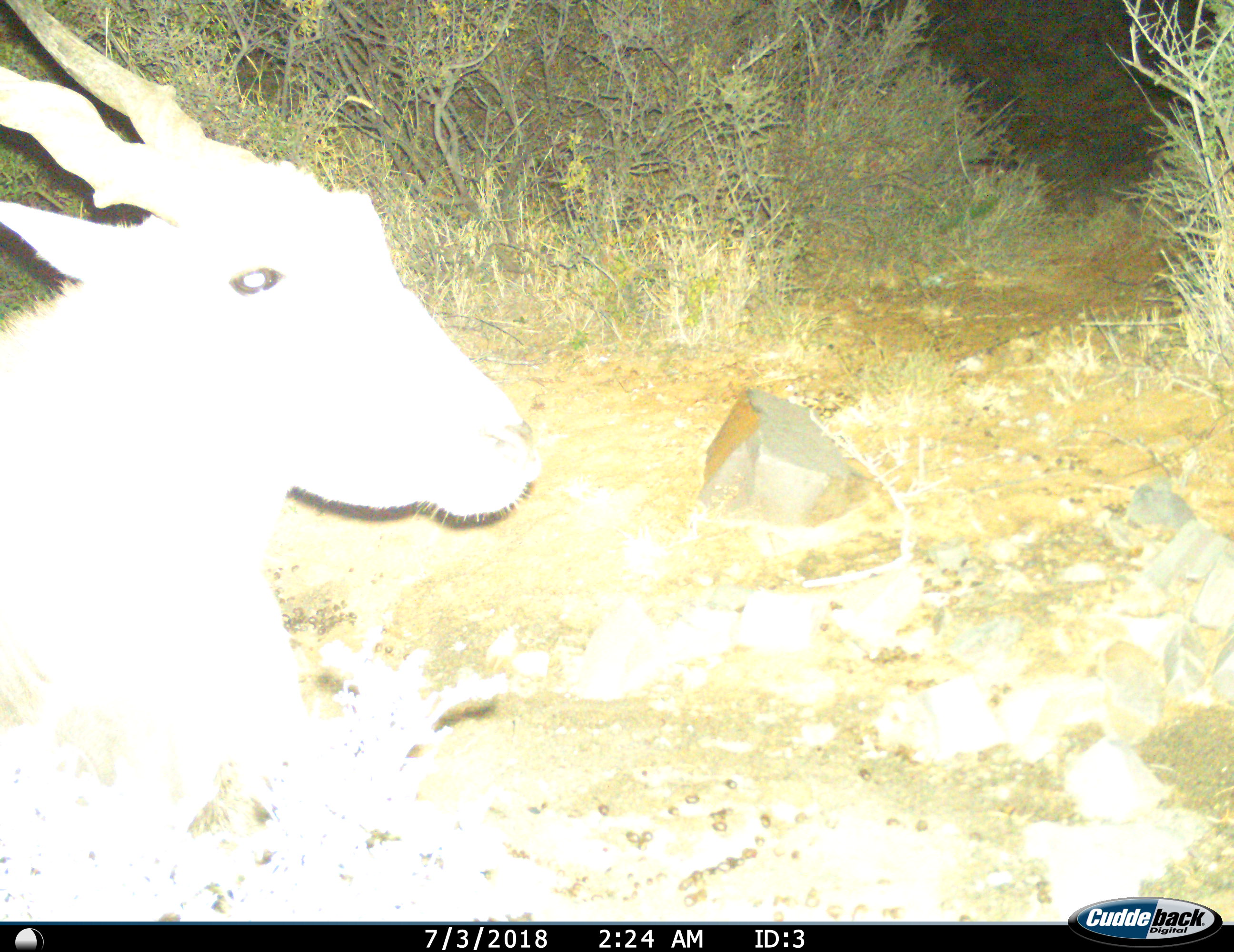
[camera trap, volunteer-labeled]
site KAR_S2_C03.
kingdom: Animalia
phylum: Chordata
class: Mammalia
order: Artiodactyla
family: Bovidae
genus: Tragelaphus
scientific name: Tragelaphus oryx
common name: eland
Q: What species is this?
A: Eland (Tragelaphus oryx).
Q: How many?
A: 1.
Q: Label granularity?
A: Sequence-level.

- **EXERCISE**:
Exclude all images and return the listing word for word.

- **WRITTEN ANSWER**:
[camera trap, volunteer-labeled]
site KAR_S2_C03.
kingdom: Animalia
phylum: Chordata
class: Mammalia
order: Artiodactyla
family: Bovidae
genus: Tragelaphus
scientific name: Tragelaphus oryx
common name: eland
Q: What species is this?
A: Eland (Tragelaphus oryx).
Q: How many?
A: 1.
Q: Label granularity?
A: Sequence-level.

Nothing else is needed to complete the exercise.